Publikasjon

Discussion Papers no. 284

Tax reforms, dividend policy and trends in income inequality

Empirical evidence based on Norwegian data

This paper discusses the degree of intertemporal comparability of national estimates of income inequality when data are based on income tax records. The problem of comparability is particular crucial when major tax reforms have taken place and pre- and post-reform income data are used as basis for comparing trends in income inequality. Particular attention is paid to the definition and measurement of income from shares. The conventional wisdom that the increase in inequality in Norway during the 1990’s was caused by a rising disequalizing contribution of capital income is questioned by the present results. The rise in income inequality coincided with the implementation of a major tax reform that affected the financing incentives in the corporate sector and the income shifting incentives in small enterprises.

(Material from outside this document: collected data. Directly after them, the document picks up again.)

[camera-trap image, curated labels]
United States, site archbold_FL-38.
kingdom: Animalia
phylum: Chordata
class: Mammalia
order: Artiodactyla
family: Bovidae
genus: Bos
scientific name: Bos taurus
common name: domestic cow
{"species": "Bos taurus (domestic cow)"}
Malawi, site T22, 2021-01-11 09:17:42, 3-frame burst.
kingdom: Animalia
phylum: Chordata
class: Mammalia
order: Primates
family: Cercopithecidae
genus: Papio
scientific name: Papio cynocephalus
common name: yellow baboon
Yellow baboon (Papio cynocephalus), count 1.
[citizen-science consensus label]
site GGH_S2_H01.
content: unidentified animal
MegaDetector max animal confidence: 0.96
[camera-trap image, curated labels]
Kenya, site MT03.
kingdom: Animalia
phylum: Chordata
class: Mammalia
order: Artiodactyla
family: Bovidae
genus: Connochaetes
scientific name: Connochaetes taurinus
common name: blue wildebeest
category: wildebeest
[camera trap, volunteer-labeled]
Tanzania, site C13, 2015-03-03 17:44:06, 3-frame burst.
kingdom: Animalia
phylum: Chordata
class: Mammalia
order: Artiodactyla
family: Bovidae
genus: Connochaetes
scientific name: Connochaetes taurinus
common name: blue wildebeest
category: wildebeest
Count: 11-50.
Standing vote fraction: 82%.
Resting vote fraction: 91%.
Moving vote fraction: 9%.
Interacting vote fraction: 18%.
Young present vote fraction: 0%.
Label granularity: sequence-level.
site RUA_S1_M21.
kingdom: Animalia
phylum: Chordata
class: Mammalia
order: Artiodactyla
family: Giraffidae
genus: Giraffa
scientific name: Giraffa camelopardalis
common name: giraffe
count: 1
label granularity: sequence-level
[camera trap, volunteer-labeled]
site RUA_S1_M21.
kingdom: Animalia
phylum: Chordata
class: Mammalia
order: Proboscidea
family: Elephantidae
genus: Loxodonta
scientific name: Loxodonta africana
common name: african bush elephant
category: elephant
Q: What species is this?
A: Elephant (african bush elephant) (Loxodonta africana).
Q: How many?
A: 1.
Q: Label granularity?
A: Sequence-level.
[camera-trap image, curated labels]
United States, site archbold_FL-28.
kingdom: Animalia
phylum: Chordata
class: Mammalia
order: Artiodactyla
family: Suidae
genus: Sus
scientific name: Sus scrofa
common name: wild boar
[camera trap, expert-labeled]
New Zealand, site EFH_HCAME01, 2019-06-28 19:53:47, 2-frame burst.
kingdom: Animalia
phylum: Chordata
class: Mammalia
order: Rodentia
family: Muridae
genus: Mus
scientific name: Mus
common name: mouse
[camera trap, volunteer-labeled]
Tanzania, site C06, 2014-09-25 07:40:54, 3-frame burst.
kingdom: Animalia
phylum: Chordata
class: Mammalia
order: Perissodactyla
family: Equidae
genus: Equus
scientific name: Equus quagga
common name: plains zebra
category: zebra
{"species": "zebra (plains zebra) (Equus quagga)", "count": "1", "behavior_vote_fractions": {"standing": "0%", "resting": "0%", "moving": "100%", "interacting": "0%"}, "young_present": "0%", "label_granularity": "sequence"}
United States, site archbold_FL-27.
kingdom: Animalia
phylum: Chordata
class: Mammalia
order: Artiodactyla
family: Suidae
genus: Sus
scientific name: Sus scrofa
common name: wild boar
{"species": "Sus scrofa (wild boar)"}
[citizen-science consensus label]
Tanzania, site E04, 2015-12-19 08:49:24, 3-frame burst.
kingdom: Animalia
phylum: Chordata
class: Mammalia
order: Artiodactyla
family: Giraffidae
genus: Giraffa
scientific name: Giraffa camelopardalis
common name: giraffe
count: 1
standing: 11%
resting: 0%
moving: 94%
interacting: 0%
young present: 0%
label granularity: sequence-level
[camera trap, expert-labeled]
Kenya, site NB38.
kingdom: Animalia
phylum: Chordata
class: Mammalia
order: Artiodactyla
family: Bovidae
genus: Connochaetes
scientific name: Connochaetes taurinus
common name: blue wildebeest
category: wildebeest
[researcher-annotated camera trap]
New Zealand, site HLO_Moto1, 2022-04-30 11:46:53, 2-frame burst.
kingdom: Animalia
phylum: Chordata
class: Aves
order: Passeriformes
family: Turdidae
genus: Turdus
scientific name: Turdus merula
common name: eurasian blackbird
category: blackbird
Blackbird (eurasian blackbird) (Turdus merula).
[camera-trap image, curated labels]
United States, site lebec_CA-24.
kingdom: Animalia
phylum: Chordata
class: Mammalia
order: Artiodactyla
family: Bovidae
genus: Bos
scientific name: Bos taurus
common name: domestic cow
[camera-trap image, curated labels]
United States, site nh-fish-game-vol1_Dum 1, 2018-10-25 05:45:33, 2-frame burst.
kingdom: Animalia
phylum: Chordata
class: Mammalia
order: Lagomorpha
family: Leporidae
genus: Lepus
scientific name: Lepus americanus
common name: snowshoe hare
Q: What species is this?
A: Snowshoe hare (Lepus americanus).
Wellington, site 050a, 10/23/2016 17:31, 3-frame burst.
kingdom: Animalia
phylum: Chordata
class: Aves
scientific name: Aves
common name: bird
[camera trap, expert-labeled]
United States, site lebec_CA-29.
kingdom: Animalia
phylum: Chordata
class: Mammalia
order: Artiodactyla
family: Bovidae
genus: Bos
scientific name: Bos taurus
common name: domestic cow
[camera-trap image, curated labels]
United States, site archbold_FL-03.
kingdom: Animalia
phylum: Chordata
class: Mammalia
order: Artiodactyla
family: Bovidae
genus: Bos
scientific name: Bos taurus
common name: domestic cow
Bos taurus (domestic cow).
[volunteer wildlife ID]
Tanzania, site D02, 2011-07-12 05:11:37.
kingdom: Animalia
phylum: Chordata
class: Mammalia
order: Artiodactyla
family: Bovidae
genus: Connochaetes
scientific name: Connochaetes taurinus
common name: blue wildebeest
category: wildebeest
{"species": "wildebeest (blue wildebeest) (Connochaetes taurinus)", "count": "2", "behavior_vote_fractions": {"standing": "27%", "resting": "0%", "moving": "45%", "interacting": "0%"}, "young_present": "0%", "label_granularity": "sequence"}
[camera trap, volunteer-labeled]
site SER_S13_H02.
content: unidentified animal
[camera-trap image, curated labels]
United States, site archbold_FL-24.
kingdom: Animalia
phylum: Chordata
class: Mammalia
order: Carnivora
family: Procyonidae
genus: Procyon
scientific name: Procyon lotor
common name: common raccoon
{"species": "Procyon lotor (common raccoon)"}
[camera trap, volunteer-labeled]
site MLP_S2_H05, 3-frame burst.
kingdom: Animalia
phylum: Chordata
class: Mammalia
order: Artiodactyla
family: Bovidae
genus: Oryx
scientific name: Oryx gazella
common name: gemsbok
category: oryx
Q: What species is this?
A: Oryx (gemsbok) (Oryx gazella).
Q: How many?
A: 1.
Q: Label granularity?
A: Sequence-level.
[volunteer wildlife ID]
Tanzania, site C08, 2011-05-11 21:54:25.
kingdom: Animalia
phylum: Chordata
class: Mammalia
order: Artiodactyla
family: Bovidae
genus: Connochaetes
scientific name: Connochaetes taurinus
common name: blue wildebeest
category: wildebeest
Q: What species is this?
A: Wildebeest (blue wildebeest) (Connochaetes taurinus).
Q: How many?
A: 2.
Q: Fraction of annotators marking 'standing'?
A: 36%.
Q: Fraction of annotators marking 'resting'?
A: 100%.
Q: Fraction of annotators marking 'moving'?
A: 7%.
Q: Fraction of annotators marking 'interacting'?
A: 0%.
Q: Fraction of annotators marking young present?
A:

Thus, when tax reported dividends are used as a measurement of returns from shares, changes in the estimated income inequality may be a result of changes in the income reporting behavior rather than factual changes in the distribution of income. Our results suggest that the observed rise in income inequality during the 1990's to some extent can be explained by a change in the dividend policy of the corporations, induced by the tax reform in 1992. When the total return from shares is taken into account, we find less increase in the level of inequality and less increase in the contribution to inequality from share ownership.